Kudlow's comments came a day after the Labor Department reported that an additional 1.3 million Americans filed for unemployment benefits, yet another indication that the strong economic recovery Kudlow has repeatedly predicted in recent weeks is not materializing.

"As American capitalism becomes even crueler, the rhetoric of its apologists will only grow more explicit," Jacobin's Luke Savage tweeted in response to Kudlow's remarks.

On top of being cold comfort for Americans struggling to get by as the prospect of another federal relief package before the November election remains uncertain, Kudlow's rosy insistence that the economic turmoil caused by the Covid-19 pandemic spurred a major new wave of entrepreneurship was also likely factually dubious.

"Self-employment is absolutely helping us to adapt to the pandemic," Adam Ozimek, chief economist at freelancing platform Upwork, told the Post's Jeff Stein. "But it's really nowhere near enough to make up for the massive shortfall in overall employment that we still have.
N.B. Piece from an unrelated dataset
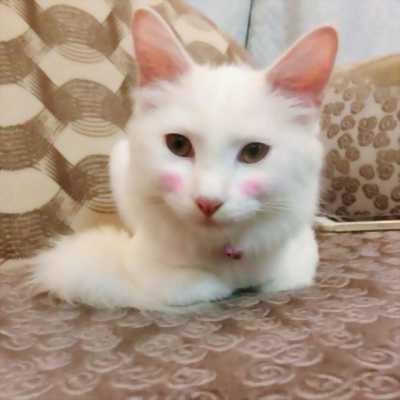 Mèo Anh lông dài 8 tháng tuổi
Not even close."

COVID-19 deaths predicted to spike 80% in U.S. by February as White House leans into doomed strategy

As the Trump administration ignores the pleas of its own health experts and embraces a "herd immunity" strategy that scientists have condemned as fringe and dangerous, researchers at the University of Washington School of Medicine are predicting an 80% spike in U.S. coronavirus deaths by February as cases continue to rise across the nation.

A model designed by experts at the Institute for Health Metrics and Evaluation forecasts that the U.S. coronavirus death toll will soar from around 217,000 at present to 389,087 fatalities by February 1.

Under the model's best-case scenario—in which all Americans adhere to mask guidelines—the U.S. death toll is predicted to rise to 314,000 by the beginning of February. If mask-wearing requirements are eased, the model predicts total U.S. deaths from the pandemic could rise to 477,000.

"We expect deaths to stop declining and begin increasing in the next one to two weeks," the institute's researchers told CNN. "The winter surge appears to have begun somewhat later than the surge in Europe. Daily deaths will reach over 2,000 a day in January even with many states reimposing mandates before the end of the year."

The alarming projection—which runs directly counter to President Donald Trump's repeated insistence that the pandemic is fading away—came as the U.S. reported more than 64,000 new coronavirus infections on Thursday, the highest single-day total since late July.

As the Washington Post reported Thursday, "In 44 states and the District of Columbia, caseloads are higher than they were one month ago, and many of the new infections are being reported in rural areas with limited hospital capacity."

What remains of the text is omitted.